Caption-style text data:
____

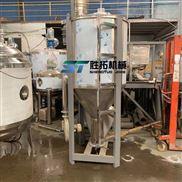不锈钢立式湿料干粉热风烘干混合搅拌机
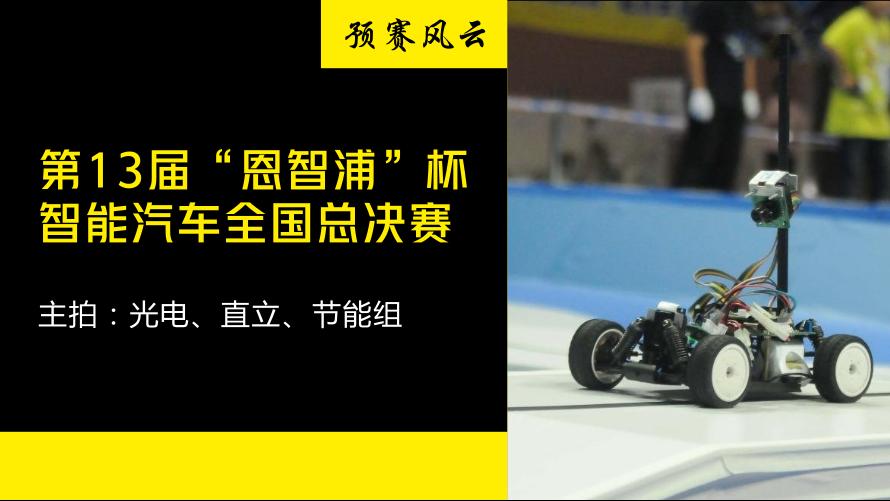 【第13届智能车全国总决赛】预赛直播间1:主拍光电、直立、节能组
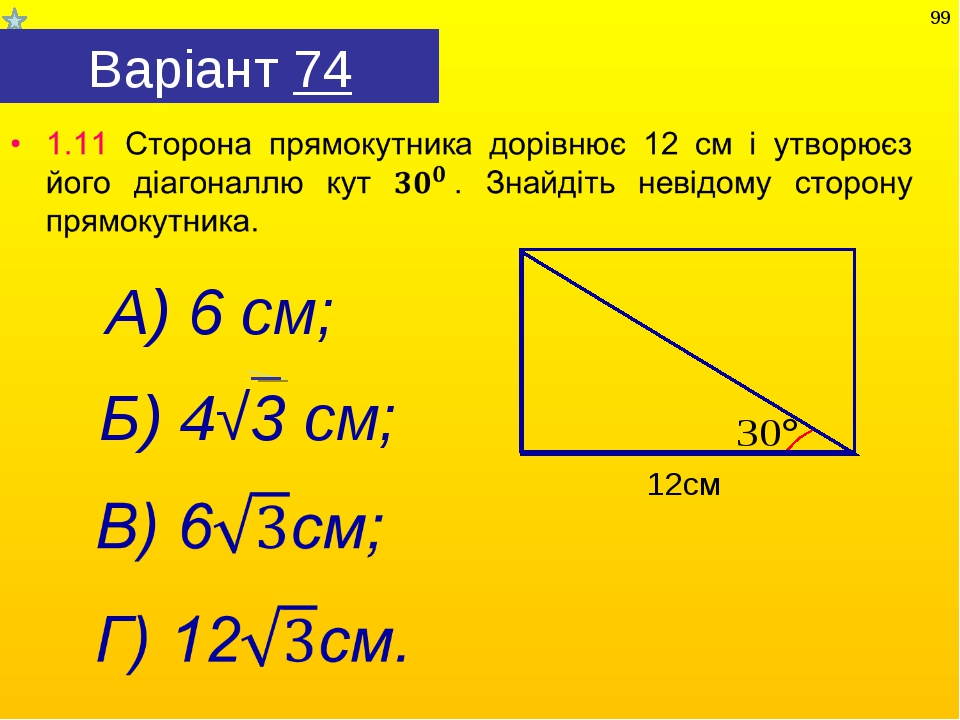 Варіант 74 Б) 4√3 см; А) 6 см; *
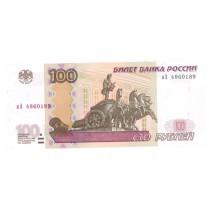 100 рублей 2004г aA 4860189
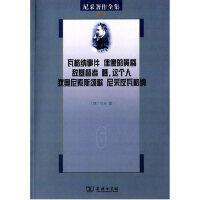 尼采著作全集:第六卷:瓦格纳事件 偶像的黄昏 敌基督者 瞧,这个人 狄奥尼索斯颂歌 尼采反瓦格纳 (德)尼采 9787100116596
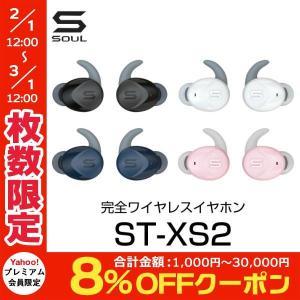 完全ワイヤレス イヤホン 独立 SOUL ST-XS2 完全ワイヤレスイヤホン IPX7 防水仕様 Bluetooth 5.0 ソウル ネコポス不可|ec-kitcut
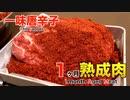 一味唐辛子使って1ヶ月熟成肉作ってみた Insane Chili pepper Dry Age Experiment!!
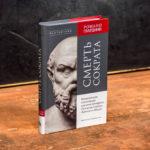 Гвардини Романо Смерть Сократа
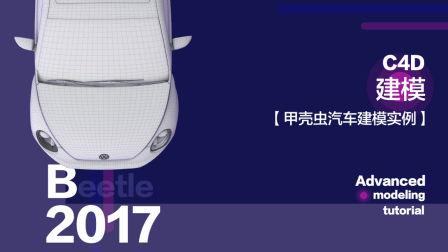 CINEMA4D甲壳虫汽车建模实例02【doyoudo教程】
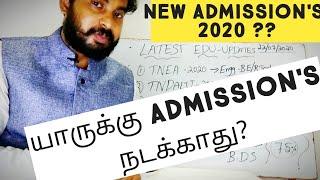 தமிழ்நாடு Upcoming Admissions 2020 ALL Educational Updates   LLB+ NEET+TANCET+TNEA+FREE Education?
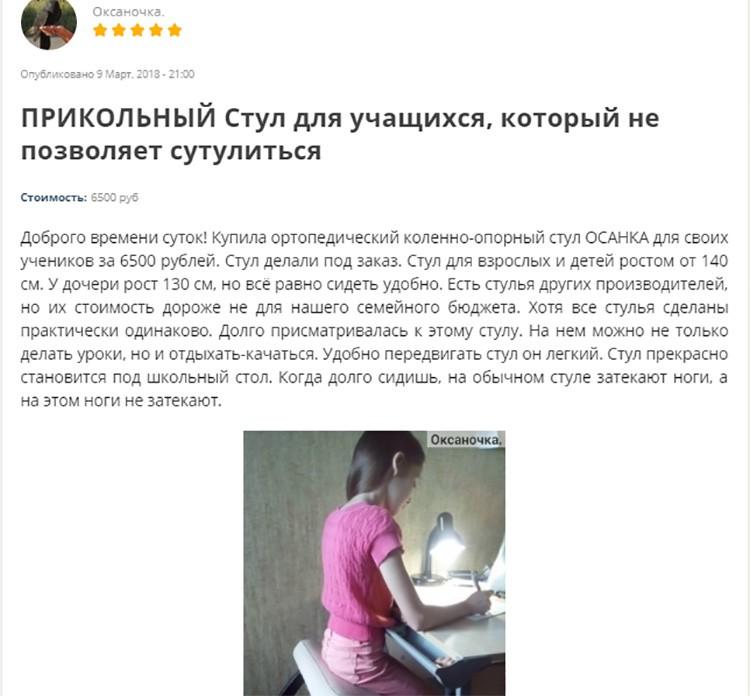 ❓ Детский ортопедический стул для школьника: необходим или нет?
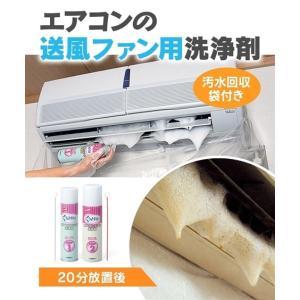 くうきれいエアコンファン洗浄剤 掃除 洗濯 ニッセン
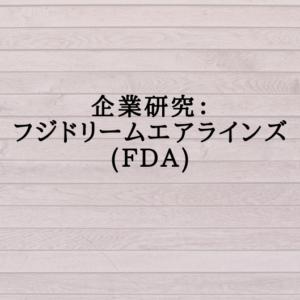 企業研究:フジドリームエアラインズ(FDA)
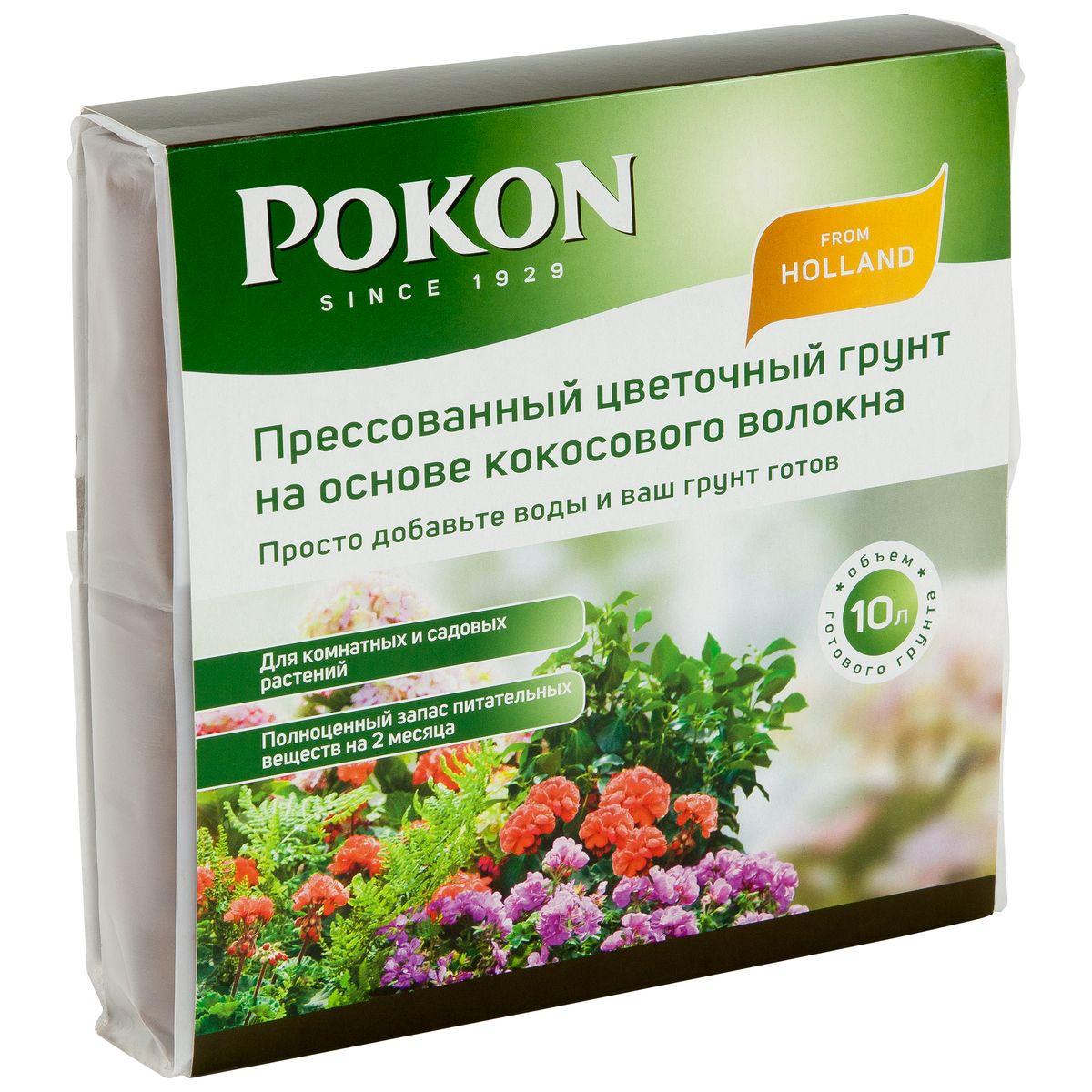 Прессованный цветочный грунт Pokon на основе кокосового волокна, 650 г09840-20.000.00Прессованный цветочный грунт Pokon на основе кокосового волокна:Горшечный грунт Pokon состоит из кокосового волокна. Это на 100% натуральная, экологически чистая прессованная смесь с запасом питательных веществ для горшечных растений на 2 месяца. В грунте нет никаких сорняков. Он идеален для горшечных растений. Пористая структура кокосового волокна, хорошо пропускающая воздух, позволяет корням быстро развиваться, а ваши руки всегда остаются чистыми.Инструкция по применению- Откройте упаковку, добавьте 3 л воды.- Через несколько минут грунт готов к использованию.- Положите на дно горшка слой гидрогранул Pokon.- Поверх гидрогранул насыпьте слой грунта.- Посадите растение в горшок, предварительно увлажнив корни, если они высохли.- Досыпьте грунт, оставив для полива не менее 2 см до верха горшка.- Слегка утрамбуйте грунт.- Обильно полейте.Состав:Размягчаемая в воде прессованная масса из компостированного волокна мягких частей скорлупы кокоса c добавлением удобрения (NPK 20 + 20 + 20).Грунт соответствует нормам ЕС.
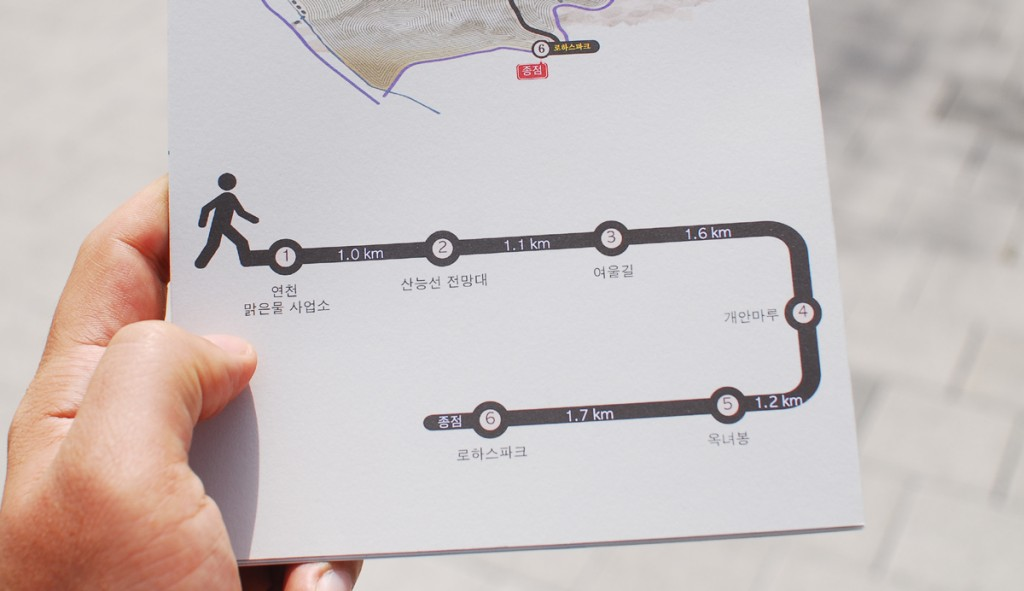 걷기 행사 팜플렛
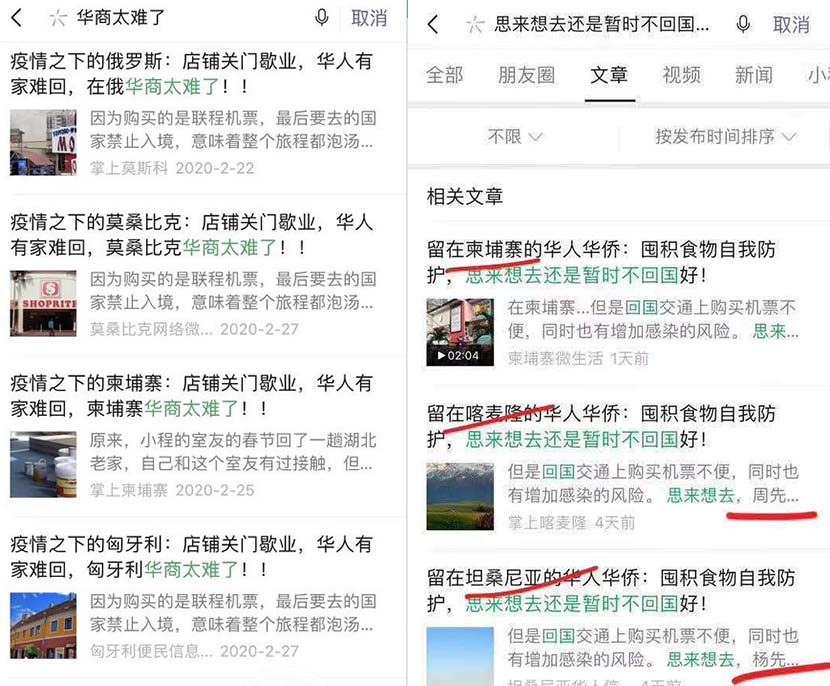 "Screenshots of ""copy-and-paste"" articles about the supposed pandemic situations in foreign countries, published on accounts managed by the trio of relatives in Fuqing, Fujian province. From Weibo"
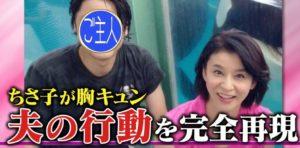 高嶋ちさ子と夫
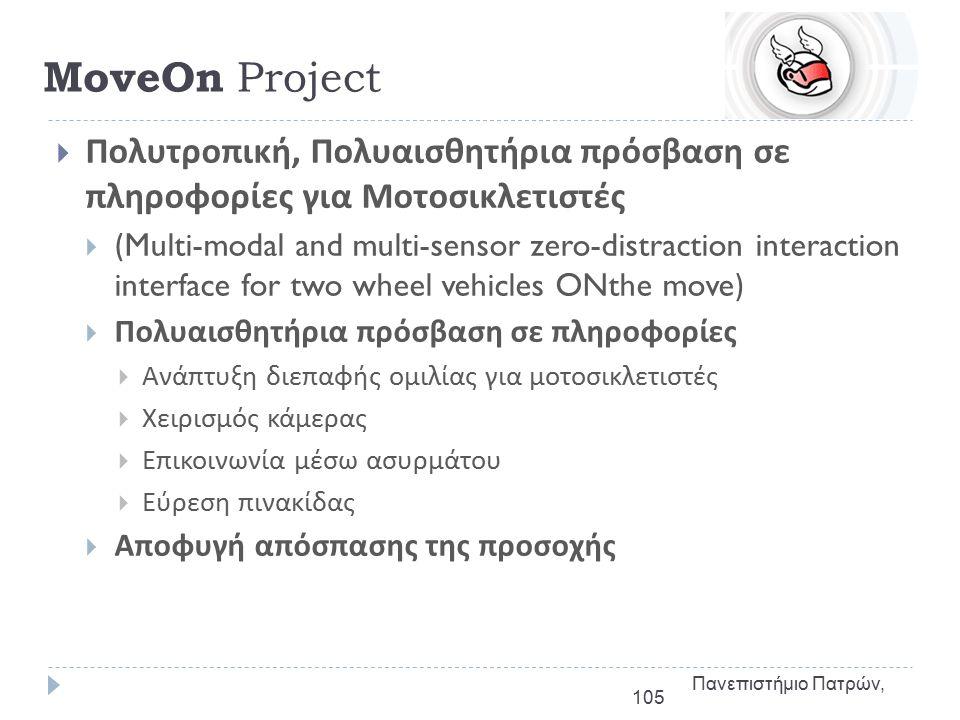 MoveOn Project 104 Πανεπιστήμιο Πατρών,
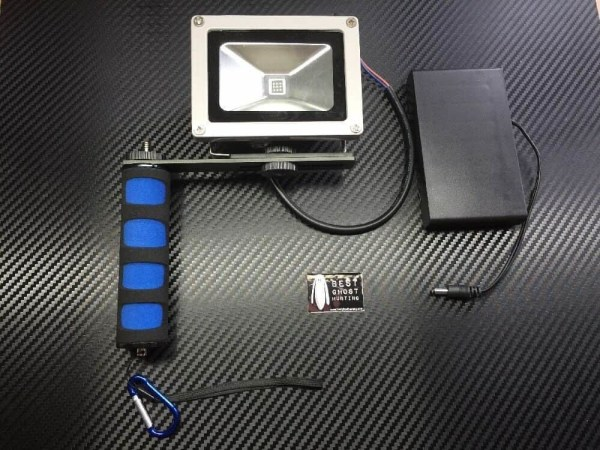 infraready.co.uk ghost hunting infrared ir ligh floodlight flood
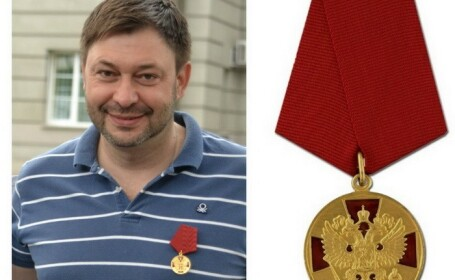 Jurnalist de la RIA Novosti, reţinut în Ucraina pentru \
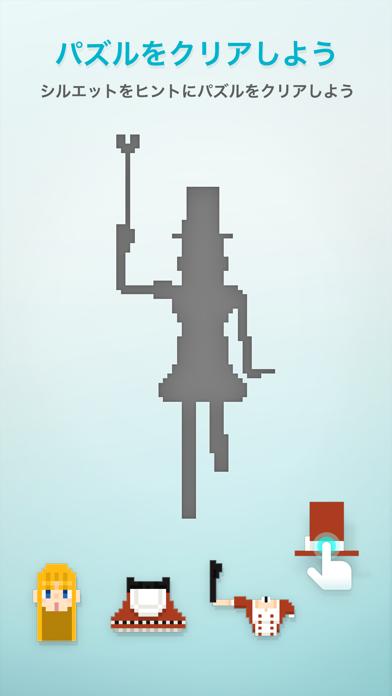 Puzzrama (パズラマ)のおすすめ画像1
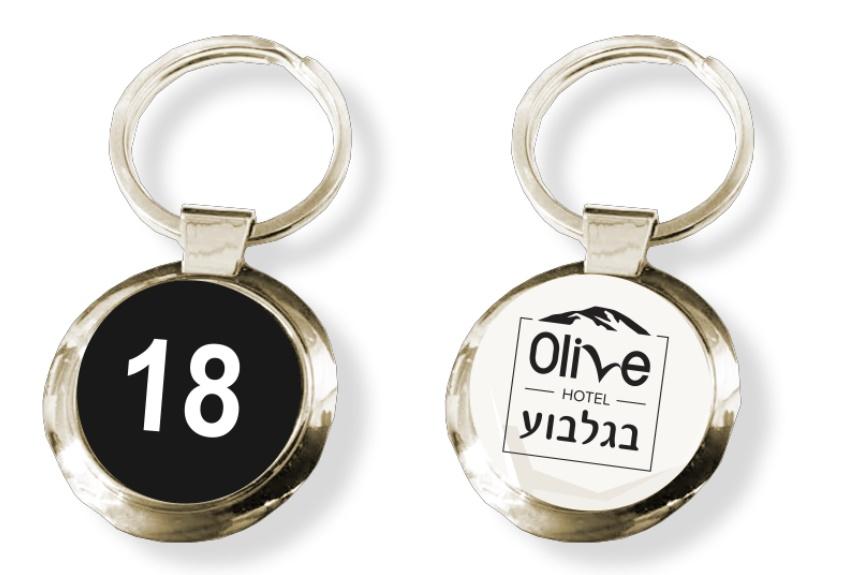 מחזיק מפתחות עם חריטה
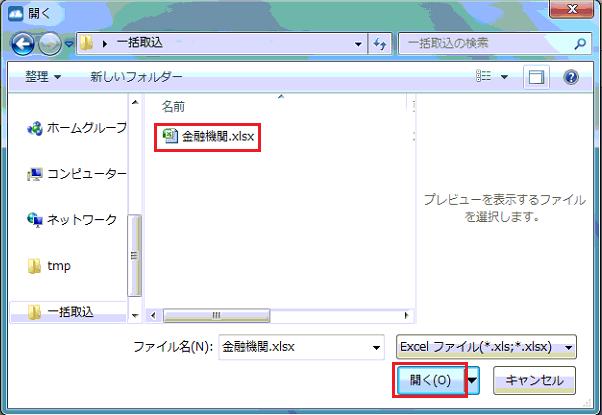 ファイル選択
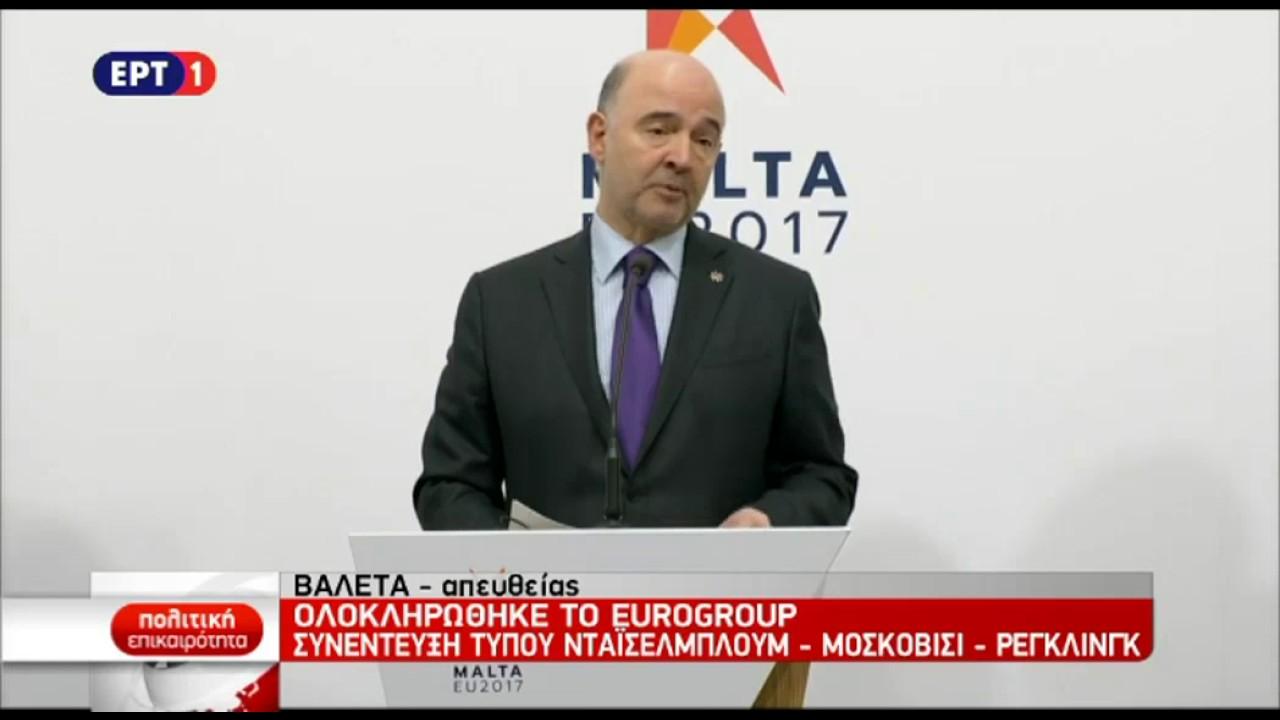 Μοσκοβισί: Γρήγορη επιστροφή των θεσμών στην Αθήνα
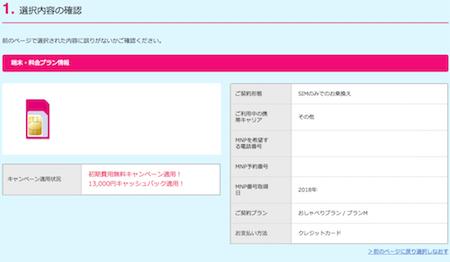 UQモバイルのキャッシュバック申込み手順キャプチャ11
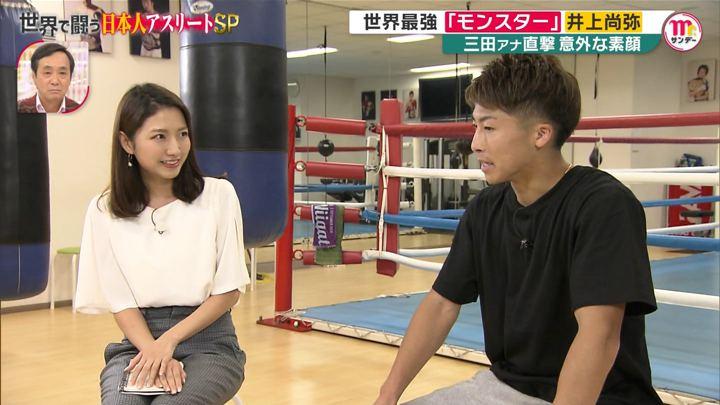 2019年10月06日三田友梨佳の画像29枚目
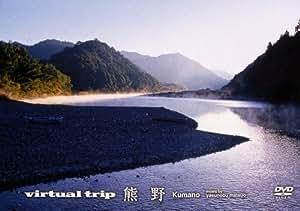 Virtual trip 熊野 [DVD]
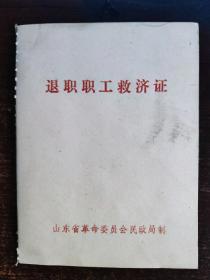 退职职工救济证(文革时期,有语录,空白未用过,有革委会印章)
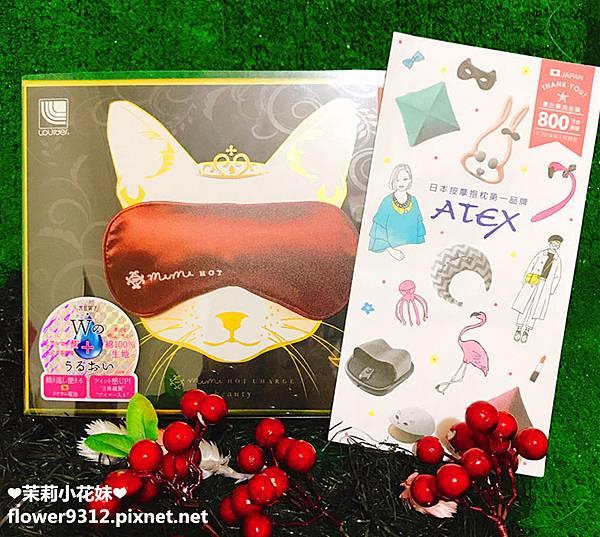 LOURDES ATEX 電熱敷眼罩 貓咪眼罩 USB充電 玻尿酸保濕 附收納包 方便又舒壓(AX-KX517) (3).JPG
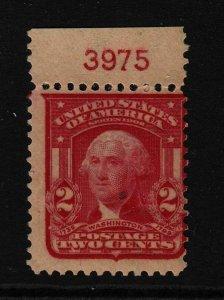 1903 Sc 319 MNH plate number single, Hebert CV $81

____

* **Problem details**:
Exactly as written, repeat the lines from the beginning of the entries up to and including the line with "企業研究:フジドリームエアラインズ(FDA)", but not the pictures.

* **Expected answer**:
不锈钢立式湿料干粉热风烘干混合搅拌机
 【第13届智能车全国总决赛】预赛直播间1:主拍光电、直立、节能组
 Варіант 74 Б) 4√3 см; А) 6 см; *
 100 рублей 2004г aA 4860189
 尼采著作全集:第六卷:瓦格纳事件 偶像的黄昏 敌基督者 瞧,这个人 狄奥尼索斯颂歌 尼采反瓦格纳 (德)尼采 9787100116596
 完全ワイヤレス イヤホン 独立 SOUL ST-XS2 完全ワイヤレスイヤホン IPX7 防水仕様 Bluetooth 5.0 ソウル ネコポス不可|ec-kitcut
 一味唐辛子使って1ヶ月熟成肉作ってみた Insane Chili pepper Dry Age Experiment!!
 Гвардини Романо Смерть Сократа
 CINEMA4D甲壳虫汽车建模实例02【doyoudo教程】
 தமிழ்நாடு Upcoming Admissions 2020 ALL Educational Updates   LLB+ NEET+TANCET+TNEA+FREE Education?
 ❓ Детский ортопедический стул для школьника: необходим или нет?
 くうきれいエアコンファン洗浄剤 掃除 洗濯 ニッセン
 企業研究:フジドリームエアラインズ(FDA)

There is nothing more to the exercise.